= Nensebo (Aanaa) =

Administrative division in Oromia, Ethiopia

Nensebo is one of the Aanaas in the Oromia of Ethiopia. Part of the West Arsi Zone, Nensebo is bordered on the south by the Borena Zone, on the west by the Southern Nations, Nationalities and Peoples Region, on the northwest by Kokosa, on the north by Dodola, on the northeast by Adaba, on the east by Bale Zone. Towns in Nensebo include Werka.

== Overview ==
Hills and mountain ranges characterize 70% of this woreda; the rest consists of arid lands and plateaus. Perennial rivers include the Hodem, Kuke, Bedesa, Aebamo and Bohera. A survey of the land in this woreda shows that 22% is arable or cultivable (11% was in annual crops), 18.5% pasture, 58% forest and shrubland, and the remaining 1.5% is considered swampy, degraded or otherwise unusable. Teff, wheat and ensete are important local crops. Coffee is an important cash crop; over 5,000 hectares are planted with it.

Industry in the woreda includes a few small scale industry as well as some retailers and service providers. Deposits of graphite, nickel, beryllium and marble are present in this woreda, but have not been commercially developed. There were 12 Farmers Associations with 6,243 members and 10 Farmers Service Cooperatives with 1,367 members. Nensebo has 40 kilometers of rural road, for an average road density of 23.7 kilometers per 1000 square kilometers. About 4.6% of the total population has access to drinking water.

== Demographics ==
The 2007 national census reported a total population for this woreda of 114,559, of whom 56,976 were men and 57,583 were women; 6,068 or 5.3% of its population were urban dwellers. The majority of the inhabitants were Muslim, with 62.91% of the population reporting they observed this belief, while 24.14% of the population said they were Protestant, 8.77% of the population practiced Ethiopian Orthodox Christianity, 2.22% were Catholic, and 1.77% practiced traditional beliefs.

Based on figures published by the Central Statistical Agency in 2005, this woreda has an estimated total population of 67,254, of whom 33,902 were males and 33,352 were females; 5,473 or 8.14% of its population are urban dwellers, which is less than the Zone average of 13.5%. With an estimated area of 1,689.69 square kilometers, Nensebo has an estimated population density of 39.8 people per square kilometer, which is greater than the Zone average of 27.

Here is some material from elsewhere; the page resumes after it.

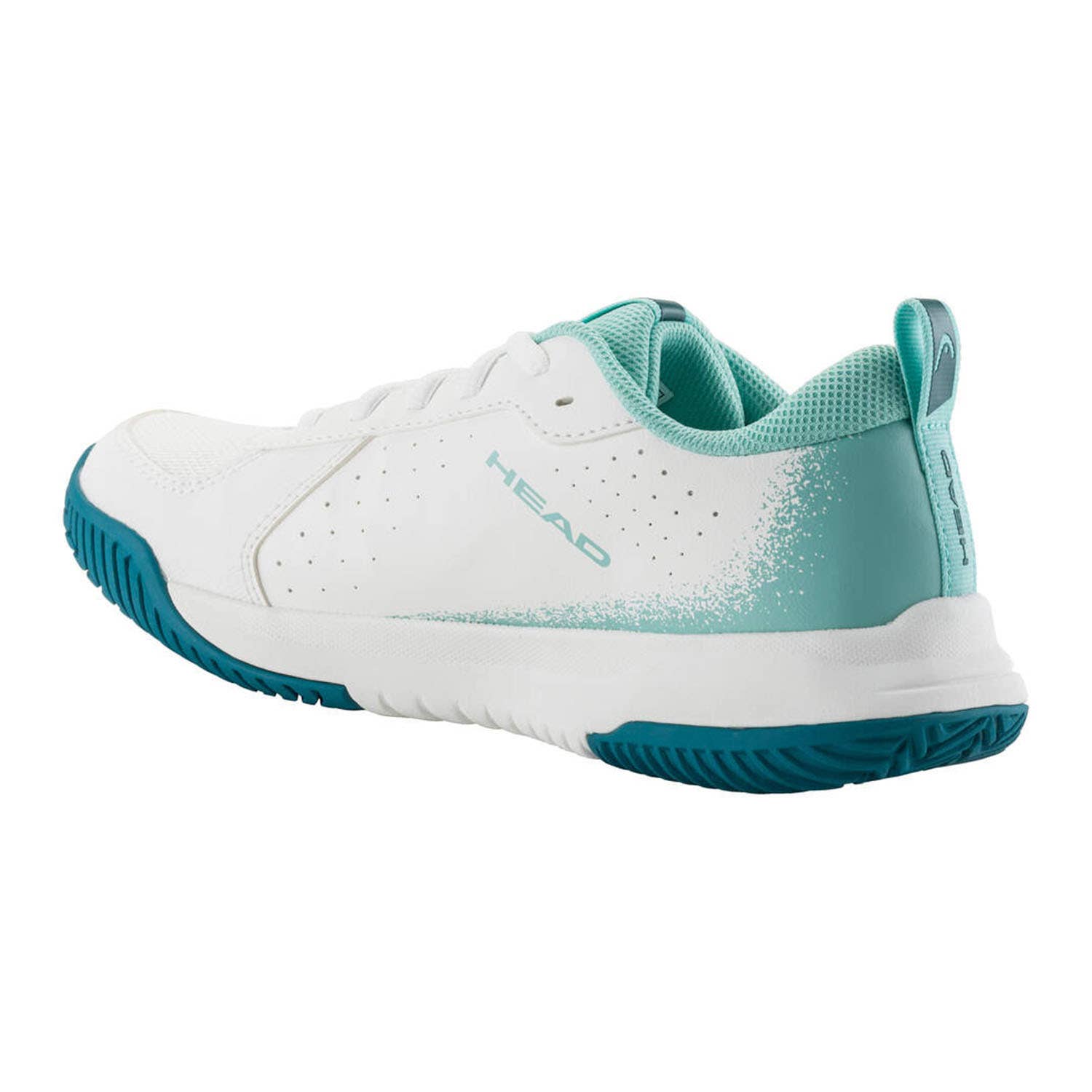 HEAD SPRINT COURT 4.0 TURQUESA JUNIOR 275425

The 1994 national census reported a total population for this woreda of 48,024, of whom 23,902 were men and 24,122 women; 3,059 or 6.37% of its population were urban dwellers at the time. The three largest ethnic groups reported in Nensebo were the Oromo (77.45%), the Sidama (12.7%), and the Amhara (9.3%); all other ethnic groups made up 0.55% of the population. Oromiffa was spoken as a first language by 76.6%, 12.87% spoke Sidamo, and 10.38% spoke Amharic; the remaining 0.63% spoke all other primary languages reported. The majority of the inhabitants were Muslim, with 64.19% of the population having reported they practiced that belief, while 13.48% of the population said they professed Ethiopian Orthodox Christianity, and 12.84% were Protestant.